I mostly agree with you, Rob, save for one critical point:
"The cosmos can thus 'predict' the future, by simply becoming the future, but only in 'real-time'."
If general relativity is true, there is no physically real time, just physically real spacetime. Joy's earlier work, "Absolute being vs. relative becoming" addresses that issue of dynamics and continuity.
"The prediction of the event and the event are one and the same thing. So future prediction of the entire cosmos is not possible."
Right. All physics is local, as Einstein put it.
"Only a tiny subset of all the events occurring in the cosmos can ever be predicted, namely, those events and phenomenon, which are nearly devoid of all information. Because these alone are able to have all the necessary initial conditions stored in a memory. That tiny subset is the sole subject matter of physics."
A measurement function continuous from the initial condition, as Joy's framework allows, applies to *all* initial conditions. The framework is complete both mathematically and physically. Nature makes no distinction between past and future events, only locally real choices of topological orientation. The choice function contains all information of events subsequent to the initial condition -- the difference between Bell's choice and nature's choice, however, is that Bell-Aspect results are linear and discontinuous; Joy's results are nonlinear and continuous.
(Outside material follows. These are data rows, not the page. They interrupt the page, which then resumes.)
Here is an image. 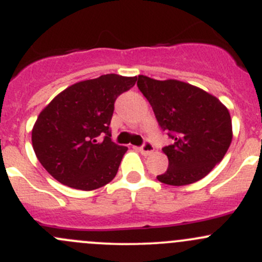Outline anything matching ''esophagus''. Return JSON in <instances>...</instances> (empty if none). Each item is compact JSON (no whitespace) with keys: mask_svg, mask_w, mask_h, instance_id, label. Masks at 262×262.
<instances>
[{"mask_svg":"<svg viewBox=\"0 0 262 262\" xmlns=\"http://www.w3.org/2000/svg\"><path fill=\"white\" fill-rule=\"evenodd\" d=\"M138 149H139V152L142 153V155L147 156V155H150V153L155 150V147H153L152 143H149V142H146V143H144L142 147H139Z\"/></svg>","mask_w":262,"mask_h":262,"instance_id":"esophagus-1","label":"esophagus"}]
</instances>
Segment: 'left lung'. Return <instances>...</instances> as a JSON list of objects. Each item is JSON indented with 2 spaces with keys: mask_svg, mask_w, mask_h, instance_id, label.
Returning a JSON list of instances; mask_svg holds the SVG:
<instances>
[{
  "mask_svg": "<svg viewBox=\"0 0 262 262\" xmlns=\"http://www.w3.org/2000/svg\"><path fill=\"white\" fill-rule=\"evenodd\" d=\"M138 89L149 101L158 124L173 144L163 147L168 168L158 181L182 186L205 178L231 146L228 109L209 92L179 80L138 76Z\"/></svg>",
  "mask_w": 262,
  "mask_h": 262,
  "instance_id": "1",
  "label": "left lung"
}]
</instances>
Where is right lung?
<instances>
[{"mask_svg": "<svg viewBox=\"0 0 262 262\" xmlns=\"http://www.w3.org/2000/svg\"><path fill=\"white\" fill-rule=\"evenodd\" d=\"M136 77L102 75L71 84L44 107L31 130L36 158L60 184L95 190L115 178L128 148L110 139L116 97L136 84ZM105 135L99 142L97 137Z\"/></svg>", "mask_w": 262, "mask_h": 262, "instance_id": "right-lung-1", "label": "right lung"}]
</instances>
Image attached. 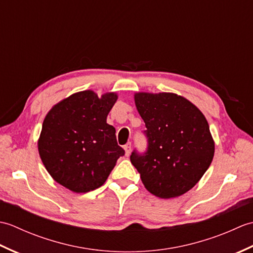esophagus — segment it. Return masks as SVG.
<instances>
[{"instance_id":"esophagus-1","label":"esophagus","mask_w":253,"mask_h":253,"mask_svg":"<svg viewBox=\"0 0 253 253\" xmlns=\"http://www.w3.org/2000/svg\"><path fill=\"white\" fill-rule=\"evenodd\" d=\"M124 150H125L126 157H128V155H129V153H130V150H131V143L128 142L127 144H125V146H124Z\"/></svg>"}]
</instances>
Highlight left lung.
<instances>
[{
    "label": "left lung",
    "instance_id": "1",
    "mask_svg": "<svg viewBox=\"0 0 253 253\" xmlns=\"http://www.w3.org/2000/svg\"><path fill=\"white\" fill-rule=\"evenodd\" d=\"M146 123L147 151L136 150L131 164L147 190L159 198L184 195L195 187L214 157V140L207 118L184 96L169 92L135 94Z\"/></svg>",
    "mask_w": 253,
    "mask_h": 253
}]
</instances>
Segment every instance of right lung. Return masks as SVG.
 Wrapping results in <instances>:
<instances>
[{"label":"right lung","instance_id":"right-lung-1","mask_svg":"<svg viewBox=\"0 0 253 253\" xmlns=\"http://www.w3.org/2000/svg\"><path fill=\"white\" fill-rule=\"evenodd\" d=\"M117 100L115 92L91 90L69 95L47 113L38 140L42 163L58 184L77 193L104 184L116 161L125 154L115 128L106 117Z\"/></svg>","mask_w":253,"mask_h":253}]
</instances>
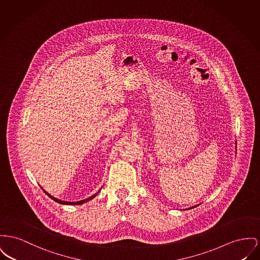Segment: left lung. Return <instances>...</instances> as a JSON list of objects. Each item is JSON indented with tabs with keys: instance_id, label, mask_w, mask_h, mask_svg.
I'll list each match as a JSON object with an SVG mask.
<instances>
[{
	"instance_id": "1",
	"label": "left lung",
	"mask_w": 260,
	"mask_h": 260,
	"mask_svg": "<svg viewBox=\"0 0 260 260\" xmlns=\"http://www.w3.org/2000/svg\"><path fill=\"white\" fill-rule=\"evenodd\" d=\"M198 205H196V206H191V207H189V208H187V209H191V208H194V207H197Z\"/></svg>"
}]
</instances>
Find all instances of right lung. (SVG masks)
<instances>
[{
    "label": "right lung",
    "instance_id": "obj_1",
    "mask_svg": "<svg viewBox=\"0 0 260 260\" xmlns=\"http://www.w3.org/2000/svg\"><path fill=\"white\" fill-rule=\"evenodd\" d=\"M41 188H42V187H41ZM42 189H43V188H42ZM43 191L46 193L47 196H48L50 199H53L54 201H56V202H58V203H60V204H64V205H80V204H83V203H85V202H87V201H89V200H91V199H94V198L97 196V193H98V192H100V190H98V192H97V193L93 194L92 197L88 198V199H83V200H80V201L71 202V201H63V200H61V199H56V198L52 197L51 194H49V193L47 192L46 190H44V189H43Z\"/></svg>",
    "mask_w": 260,
    "mask_h": 260
}]
</instances>
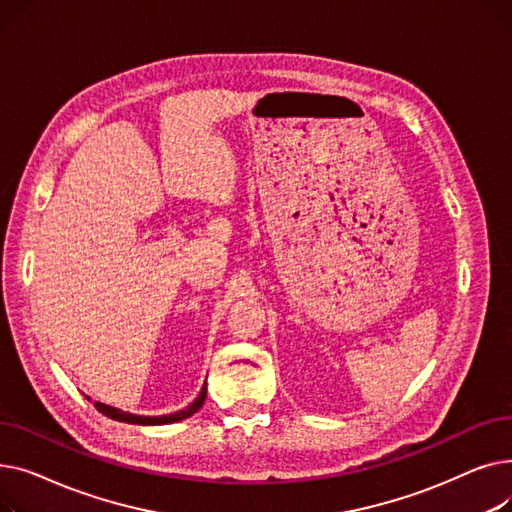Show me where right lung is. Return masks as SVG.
Masks as SVG:
<instances>
[{
	"mask_svg": "<svg viewBox=\"0 0 512 512\" xmlns=\"http://www.w3.org/2000/svg\"><path fill=\"white\" fill-rule=\"evenodd\" d=\"M205 396H207V386H203L201 394L195 398V402H191L184 411H178V413H172V415H161V417H141V415H132V413H124L116 407H107L103 405V402H95V409L99 413H103L105 417L110 419H116V421H124V423H139V425H164V423H174V421H182L186 417L195 415L205 402Z\"/></svg>",
	"mask_w": 512,
	"mask_h": 512,
	"instance_id": "add662e5",
	"label": "right lung"
}]
</instances>
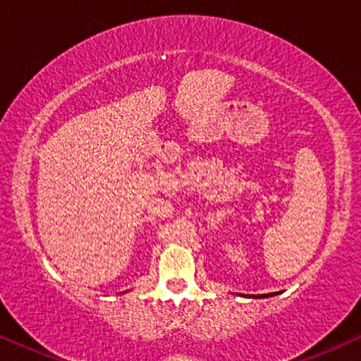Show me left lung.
I'll return each mask as SVG.
<instances>
[{"label":"left lung","mask_w":361,"mask_h":361,"mask_svg":"<svg viewBox=\"0 0 361 361\" xmlns=\"http://www.w3.org/2000/svg\"><path fill=\"white\" fill-rule=\"evenodd\" d=\"M278 293H273V294H258V295H255V294H251V295H248V298H253V299H263V298H269V295H276Z\"/></svg>","instance_id":"8db88e82"}]
</instances>
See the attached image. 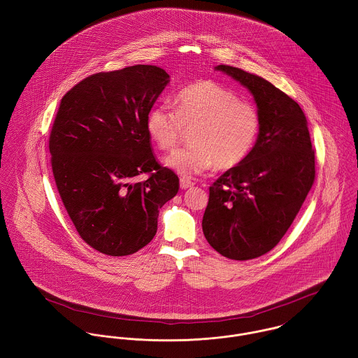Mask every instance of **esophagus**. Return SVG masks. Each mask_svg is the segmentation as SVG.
Masks as SVG:
<instances>
[{"instance_id": "esophagus-1", "label": "esophagus", "mask_w": 358, "mask_h": 358, "mask_svg": "<svg viewBox=\"0 0 358 358\" xmlns=\"http://www.w3.org/2000/svg\"><path fill=\"white\" fill-rule=\"evenodd\" d=\"M192 186H194V183H193L189 178H182V179H180V189H182V190H186V189H189V187H192Z\"/></svg>"}]
</instances>
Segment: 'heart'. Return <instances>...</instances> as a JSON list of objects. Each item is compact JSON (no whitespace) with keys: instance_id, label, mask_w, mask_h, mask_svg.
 Instances as JSON below:
<instances>
[{"instance_id":"obj_1","label":"heart","mask_w":358,"mask_h":358,"mask_svg":"<svg viewBox=\"0 0 358 358\" xmlns=\"http://www.w3.org/2000/svg\"><path fill=\"white\" fill-rule=\"evenodd\" d=\"M175 110L157 104L146 115V131L155 146L171 150L185 128L187 148L169 154L164 164L182 176H194L216 165L230 169L251 153L260 128L255 107L212 80H197L175 96Z\"/></svg>"}]
</instances>
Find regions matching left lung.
<instances>
[{"mask_svg":"<svg viewBox=\"0 0 358 358\" xmlns=\"http://www.w3.org/2000/svg\"><path fill=\"white\" fill-rule=\"evenodd\" d=\"M215 70L251 92L260 128L247 158L209 187L203 231L220 255L248 260L271 251L292 224L314 182V150L306 115L294 99L238 67Z\"/></svg>","mask_w":358,"mask_h":358,"instance_id":"1","label":"left lung"}]
</instances>
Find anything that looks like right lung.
<instances>
[{
	"mask_svg": "<svg viewBox=\"0 0 358 358\" xmlns=\"http://www.w3.org/2000/svg\"><path fill=\"white\" fill-rule=\"evenodd\" d=\"M169 84L157 66L87 77L62 99L50 136L52 171L81 238L104 255L138 252L157 233L158 212L179 178L154 158L146 115ZM149 173L145 182L138 174Z\"/></svg>",
	"mask_w": 358,
	"mask_h": 358,
	"instance_id": "obj_1",
	"label": "right lung"
}]
</instances>
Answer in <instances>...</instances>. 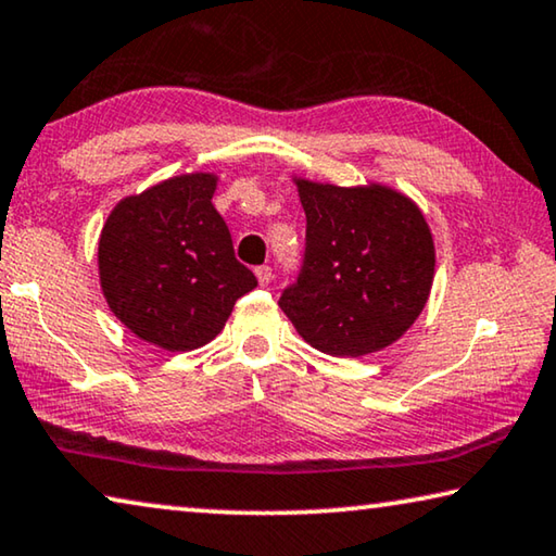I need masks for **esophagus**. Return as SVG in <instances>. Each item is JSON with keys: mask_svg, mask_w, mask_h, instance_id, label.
<instances>
[{"mask_svg": "<svg viewBox=\"0 0 556 556\" xmlns=\"http://www.w3.org/2000/svg\"><path fill=\"white\" fill-rule=\"evenodd\" d=\"M254 275H257V279H260V285H262V287H267L269 281H271V267H267V264H262V267L254 269Z\"/></svg>", "mask_w": 556, "mask_h": 556, "instance_id": "1", "label": "esophagus"}]
</instances>
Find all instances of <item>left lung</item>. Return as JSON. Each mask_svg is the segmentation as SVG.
I'll list each match as a JSON object with an SVG mask.
<instances>
[{"instance_id": "8db88e82", "label": "left lung", "mask_w": 556, "mask_h": 556, "mask_svg": "<svg viewBox=\"0 0 556 556\" xmlns=\"http://www.w3.org/2000/svg\"><path fill=\"white\" fill-rule=\"evenodd\" d=\"M306 247L281 312L314 349L366 356L418 319L435 275V247L416 202L383 185L296 180Z\"/></svg>"}]
</instances>
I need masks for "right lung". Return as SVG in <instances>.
Instances as JSON below:
<instances>
[{
    "label": "right lung",
    "instance_id": "right-lung-1",
    "mask_svg": "<svg viewBox=\"0 0 556 556\" xmlns=\"http://www.w3.org/2000/svg\"><path fill=\"white\" fill-rule=\"evenodd\" d=\"M217 178L192 173L121 200L99 242L101 289L111 312L165 351L215 339L240 296L257 287L237 262L213 205Z\"/></svg>",
    "mask_w": 556,
    "mask_h": 556
}]
</instances>
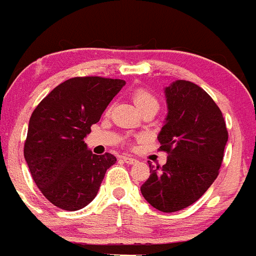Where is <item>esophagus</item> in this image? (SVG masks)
Returning a JSON list of instances; mask_svg holds the SVG:
<instances>
[{
  "label": "esophagus",
  "mask_w": 256,
  "mask_h": 256,
  "mask_svg": "<svg viewBox=\"0 0 256 256\" xmlns=\"http://www.w3.org/2000/svg\"><path fill=\"white\" fill-rule=\"evenodd\" d=\"M124 162L128 164H136L138 163V160H136L135 158H131V156H122Z\"/></svg>",
  "instance_id": "1"
}]
</instances>
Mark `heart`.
I'll list each match as a JSON object with an SVG mask.
<instances>
[{"mask_svg": "<svg viewBox=\"0 0 256 256\" xmlns=\"http://www.w3.org/2000/svg\"><path fill=\"white\" fill-rule=\"evenodd\" d=\"M132 100L135 106L139 110L144 108L149 104H156L158 106V102L154 96L145 90H136L132 94Z\"/></svg>", "mask_w": 256, "mask_h": 256, "instance_id": "heart-1", "label": "heart"}]
</instances>
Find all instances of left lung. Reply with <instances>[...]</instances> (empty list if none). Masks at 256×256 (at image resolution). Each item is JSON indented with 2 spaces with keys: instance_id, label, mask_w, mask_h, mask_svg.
Wrapping results in <instances>:
<instances>
[{
  "instance_id": "8db88e82",
  "label": "left lung",
  "mask_w": 256,
  "mask_h": 256,
  "mask_svg": "<svg viewBox=\"0 0 256 256\" xmlns=\"http://www.w3.org/2000/svg\"><path fill=\"white\" fill-rule=\"evenodd\" d=\"M168 114L158 140L168 152L162 168L150 166L142 186L148 204L162 212H176L194 204L218 176L228 144L221 110L208 93L188 80L164 88Z\"/></svg>"
}]
</instances>
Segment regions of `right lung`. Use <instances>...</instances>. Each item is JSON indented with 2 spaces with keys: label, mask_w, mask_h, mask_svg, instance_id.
<instances>
[{
  "label": "right lung",
  "mask_w": 256,
  "mask_h": 256,
  "mask_svg": "<svg viewBox=\"0 0 256 256\" xmlns=\"http://www.w3.org/2000/svg\"><path fill=\"white\" fill-rule=\"evenodd\" d=\"M125 84L111 78H70L56 86L31 114L24 156L38 188L54 206L77 211L98 193L116 158L110 152L93 154L84 138Z\"/></svg>",
  "instance_id": "obj_1"
}]
</instances>
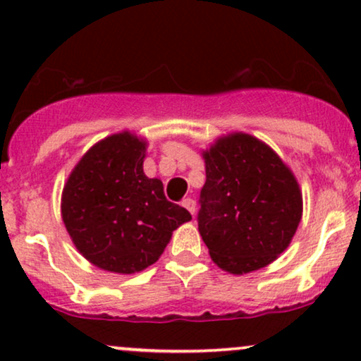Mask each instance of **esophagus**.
Here are the masks:
<instances>
[{
	"instance_id": "obj_1",
	"label": "esophagus",
	"mask_w": 361,
	"mask_h": 361,
	"mask_svg": "<svg viewBox=\"0 0 361 361\" xmlns=\"http://www.w3.org/2000/svg\"><path fill=\"white\" fill-rule=\"evenodd\" d=\"M181 205H183L185 209L188 210V212L192 214V215H195V212H197V204H195L193 198H190V197H188V198H185V200L181 202Z\"/></svg>"
}]
</instances>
The former is probabilistic, the latter is deterministic. "The experiment not done" is metaphysically real, not probabilistically unknown.
" ... Joy has missed a much more fundamental problem with Bell's Theorem - the is no evidence that the correlations between components are in fact 'between components', since there is no evidence for multiple components."
Yes, he says that -- a simply connected space admits correlations continuous from the initial condition, while the multiply connected spaces of conventional quantum mechanics admits only one correlation "at a time" (i.e., for each throw of the dice).
"I pointed this out to Joy, during the 2012 essay contest, but he did not understand its significance. I referred him to the statement in Bernard d'Espagnat's Nov., 1979 Scientific American article, which is the central problem:
"'These conclusions require a subtle but important extension of the meaning assigned to a notation... it is converted by this argument into an attribute of the particle itself.'
"And if you buy that, then you should have no problem buying into the ancient idea that the color of an apple is solely an attribute of the apple itself."
It is, yet only in the sense that the apple absorbs the colors of the spectrum except the one reflected. In terms of Bell's theorem, this would amount to all possible colors being in superposition, and the color of the apple as observed being real. Joy's framework, however, contains no probability, no superposition, no nonlocality.
"The spin or polarization of a particle is no more an attribute of the particle itself, than the 'heads' or 'tails' of a coin is solely an attribute of the coin."
I think Joy's measurement framework agrees with you. Because the framework is classical and nonlinear, the randomness of a coin-toss probability is not the physically real measurement result -- the physically real measurement result is, as he has always said, the correlation of quantum measurements exactly as predicted by E(a,b) = - a.b which is what Bell-Aspect results claim is impossible.
"Irregardless of what Joy can prove about the nature of the correlations, the entire argument rests on that 'subtle' extension being true. But it is almost certainly false."
That extension is based on belief in superposition. There is no superposition in Joy's framework.